→ **Énoncé**:
Les affirmations suivantes concordent-elles avec le texte source ? (a) Danielle Kaswin est intervenue dans des conférences organisées par la Société Psychanalytique de Paris. (b) Ces conférences ont eu lieu en novembre 2021. (c) Un travail d'écriture figure parmi ce qui a enrichi sa conception du processus analytique. Pour chacune, répondez par oui ou non et citez mot pour mot les termes décisifs du texte source.

→ **Texte source**:
——

Parler du processus analytique à l’œuvre dans le champ de l’analyse sans réifier ce qui relève d’une expérience chaque fois singulière, est l’un des paris de la transmission, si spécifique en psychanalyse, qu’a relevé Danielle Kaswin dans Les Conférences d’Introduction à la Psychanalyse (novembre 2020) organisées par la Société Psychanalytique de Paris. Sa conception du processus analytique dans la cure classique s’est trouvée enrichie du fait de son exercice pluriel, dans les cures classiques, par la pratique du psychodrame analytique, son travail au Centre Jean Favreau et les échanges inter-analytiques très organisés qu’il suppose, et enfin un patient travail d’écriture.

——

→ **Données**:
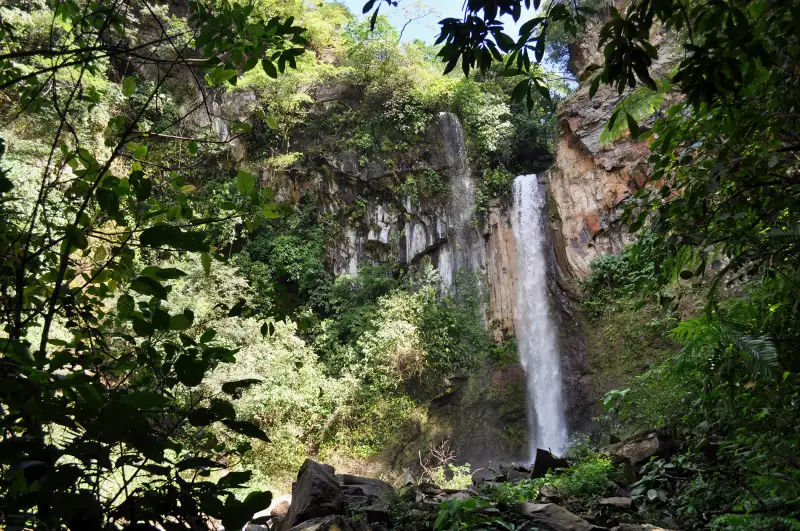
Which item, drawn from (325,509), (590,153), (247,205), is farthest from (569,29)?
(590,153)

——

→ **Réponse**:
(a) Oui : « qu’a relevé Danielle Kaswin dans Les Conférences d’Introduction à la Psychanalyse (novembre 2020) organisées par la Société Psychanalytique de Paris »
(b) Non : « (novembre 2020) »
(c) Oui : « et enfin un patient travail d’écriture »